The daunting challenge of grappling with climate change, and the environmental destruction already occurring, can fuel feelings of anxiety, depression and hopelessness, a professor warns. Jennifer Atkinson, an associate professor of environmental humanities at the University of Washington, Bothell, has gained national attention for focusing on this psychological phenomenon  —what’s been called eco-anxiety, climate grief and eco-distress— that is perhaps unique to our Anthropocene Age. On October 20, Atkinson will lead a virtual talk discussing her work, Climate Anxiety, Grief and Hope: Moving from Angst to Action. The 7 p.m. virtual talk is provided free by New Mexico State University’s Climate Change Education Seminar Series.

 Atkinson will discuss healthy approaches to the stresses that arise from confronting the reality of climate change, in order to help those concerned stay engaged in action.

 “Staying engaged in climate solutions over the long term requires us to avoid emotional burnout; yet when bombarded with so much bad news  — mass extinction, dying oceans, displaced communities and burning forests — this is easier said than done,” Atkinson said. “These talks explore the mental health dimensions of climate disruption among students, scientists, activists and frontline communities, and shares practical strategies for building the emotional resilience to channel despair into meaningful action.”

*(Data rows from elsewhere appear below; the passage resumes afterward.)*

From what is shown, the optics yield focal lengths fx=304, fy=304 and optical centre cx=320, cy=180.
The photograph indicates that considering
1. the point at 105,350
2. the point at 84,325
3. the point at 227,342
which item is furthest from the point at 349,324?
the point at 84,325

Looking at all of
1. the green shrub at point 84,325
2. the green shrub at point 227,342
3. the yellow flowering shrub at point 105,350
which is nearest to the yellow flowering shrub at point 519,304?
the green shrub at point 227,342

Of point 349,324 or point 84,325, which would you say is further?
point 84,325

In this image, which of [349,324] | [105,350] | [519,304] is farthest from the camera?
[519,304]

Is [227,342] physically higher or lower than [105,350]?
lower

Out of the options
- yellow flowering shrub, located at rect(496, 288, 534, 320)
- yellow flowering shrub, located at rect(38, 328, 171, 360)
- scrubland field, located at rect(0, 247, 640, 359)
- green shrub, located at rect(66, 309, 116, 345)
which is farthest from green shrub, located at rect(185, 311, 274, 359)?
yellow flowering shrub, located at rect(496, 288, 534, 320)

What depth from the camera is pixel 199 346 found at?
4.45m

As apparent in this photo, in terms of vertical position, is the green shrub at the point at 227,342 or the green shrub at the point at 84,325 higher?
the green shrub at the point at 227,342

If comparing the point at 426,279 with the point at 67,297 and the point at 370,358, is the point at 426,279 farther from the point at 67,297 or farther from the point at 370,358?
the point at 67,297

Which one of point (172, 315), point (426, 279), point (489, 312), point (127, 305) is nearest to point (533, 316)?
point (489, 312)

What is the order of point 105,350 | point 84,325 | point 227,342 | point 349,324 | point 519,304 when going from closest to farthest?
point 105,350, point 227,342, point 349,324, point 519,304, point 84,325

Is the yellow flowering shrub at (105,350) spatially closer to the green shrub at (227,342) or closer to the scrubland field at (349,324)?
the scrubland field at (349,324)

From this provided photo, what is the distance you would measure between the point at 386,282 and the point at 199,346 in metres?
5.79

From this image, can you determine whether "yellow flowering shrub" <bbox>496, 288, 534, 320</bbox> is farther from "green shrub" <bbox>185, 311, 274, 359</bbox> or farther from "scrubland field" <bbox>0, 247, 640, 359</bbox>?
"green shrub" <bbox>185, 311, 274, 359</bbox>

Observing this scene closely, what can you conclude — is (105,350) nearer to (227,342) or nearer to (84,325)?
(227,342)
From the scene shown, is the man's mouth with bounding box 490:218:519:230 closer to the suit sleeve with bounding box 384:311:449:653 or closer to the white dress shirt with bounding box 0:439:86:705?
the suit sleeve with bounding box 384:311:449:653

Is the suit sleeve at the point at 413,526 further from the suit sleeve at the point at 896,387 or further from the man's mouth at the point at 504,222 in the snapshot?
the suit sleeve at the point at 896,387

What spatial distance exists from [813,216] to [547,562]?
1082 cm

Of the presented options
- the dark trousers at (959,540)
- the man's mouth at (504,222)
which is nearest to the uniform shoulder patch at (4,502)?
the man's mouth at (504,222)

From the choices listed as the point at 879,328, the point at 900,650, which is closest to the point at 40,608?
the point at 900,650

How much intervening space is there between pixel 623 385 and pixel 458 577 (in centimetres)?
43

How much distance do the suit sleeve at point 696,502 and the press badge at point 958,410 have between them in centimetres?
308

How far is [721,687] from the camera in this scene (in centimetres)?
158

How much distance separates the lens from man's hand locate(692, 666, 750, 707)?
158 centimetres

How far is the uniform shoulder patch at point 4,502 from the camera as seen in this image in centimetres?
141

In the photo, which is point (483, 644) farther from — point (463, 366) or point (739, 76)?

Atkinson is working on a book titled, An Existential Toolkit for the Climate Crisis, which provides strategies that young people can use to cope with the emotional cost of confronting climate change. Atkinson has also produced a podcast, “Facing It,” which offers tools to channel eco-anxiety into action, and she is also leading public seminars on climate and mental health, many available through a website, An Existential Toolkit for Climate Justice Educators.

 For more information and to register for upcoming events in the Climate Change Education Seminar Series, visit

 The final series installment for the fall semester will be a virtual talk at 7 p.m. November 17 by Karletta Chief of the University of Arizona titled, “Unique Climate Change Impacts on Water Resources of American Indians and Alaska Natives in the U.S.”